Getting mugged? Stop and critique the mugger’s stance and show him how to do it right, then recommend a better profession.
It isn’t until until halfway through the second season that we get to see the danger he can cause. When he unleashes a breath of fire to match his epitaph “the Dragon of the West.”
Much like Dumbledore and his socks, Iroh has a thing for tea. So much so that he exclaims, “Sick of tea? That’s like being sick of breathing!” (City of Walls and Secrets, Nickelodeon, originally aired Sept. 2006)
If you’ve struggled to get through a few episodes of Avatar: The Last Airbender, hold out. When you get to book three, General Iroh pulls out all the stops and goes Jekyll/Hyde on those against him. Definitely worth the watch.
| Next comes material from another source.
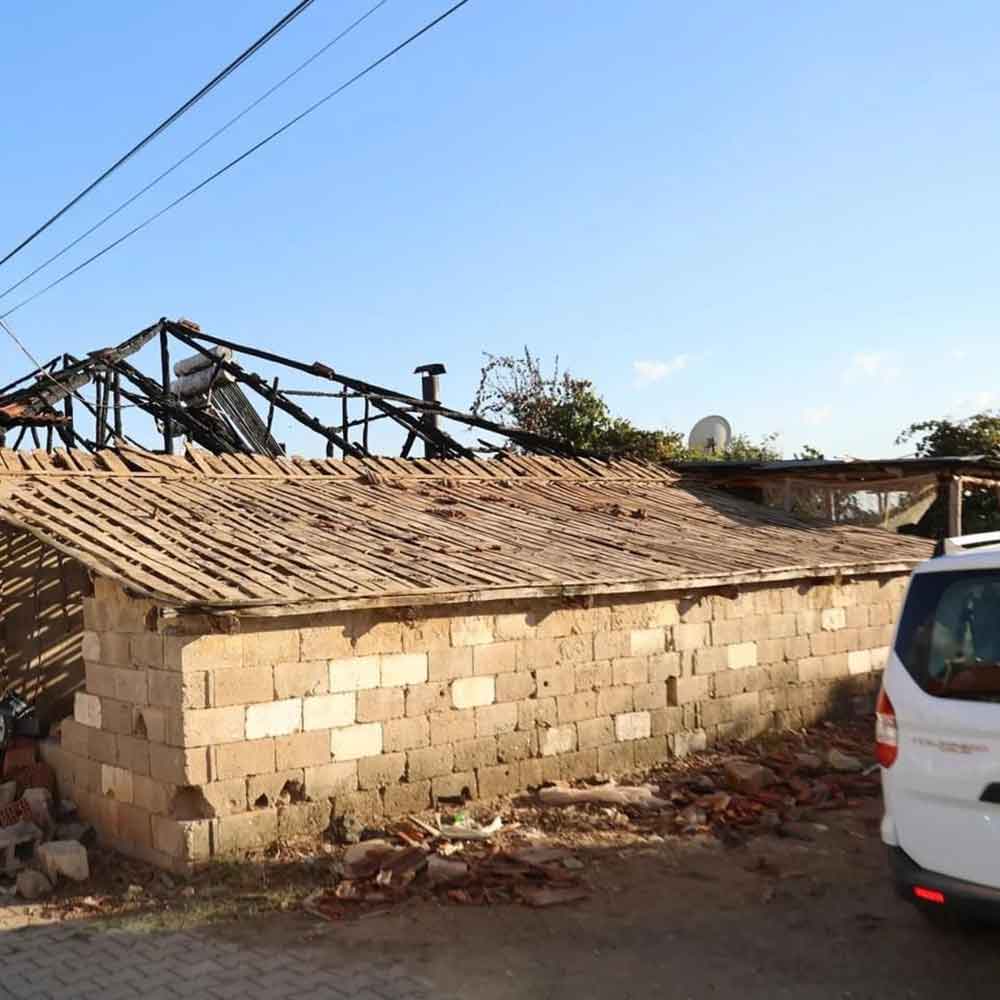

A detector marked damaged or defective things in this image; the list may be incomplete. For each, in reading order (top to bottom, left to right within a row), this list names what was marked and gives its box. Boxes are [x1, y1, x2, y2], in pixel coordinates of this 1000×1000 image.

fire damage [0, 318, 580, 458]
burnt structural steel [0, 318, 584, 458]
damaged brick building [0, 446, 928, 868]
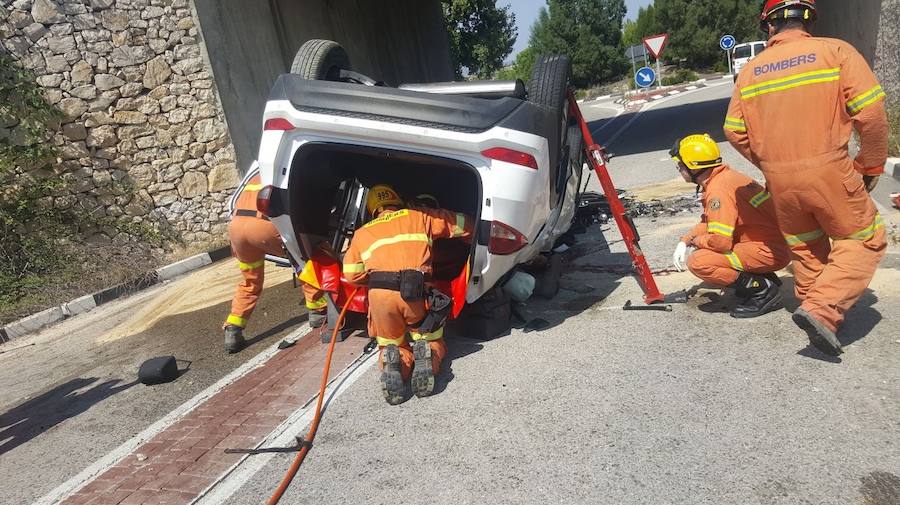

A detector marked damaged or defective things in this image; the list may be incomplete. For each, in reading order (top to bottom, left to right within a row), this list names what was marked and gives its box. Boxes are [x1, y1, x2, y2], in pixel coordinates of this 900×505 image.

And, finally, Gandalf the Grey. He seems perfectly sane compared to the likes of the above-mentioned. He’s calm, almost calculating, but his craziness lies in his timing.
Oh, I’m aware the first lines he speaks in the Lord of the Rings movie concerns just that.
A wizard is never late, nor is he early.
He arrives precisely when he means to.
That, in fact, sets the stage for his attitude throughout The Hobbit. Here are twelve dwarves and a hobbit on a journey of revenge and regaining the dwarven homeland in the mountain, and he’ll just wander away from the group, claiming important business and he’ll meet up with them at such-and-such a town. You’d think he’d stick around, especially during those times when a wizard would have been most useful, like when they went through Murkwood or when the party was captured and Bilbo had to rescue them by shoving the dwarves into barrels and floating them down the river.
I’m sure you can find many more examples throughout the amazing books you read. These characters are crucial. Despite their eccentricity, they empower the hero and give them strength to face whatever challenges it may be, whether it’s a ring, a librarian, or one’s own honor.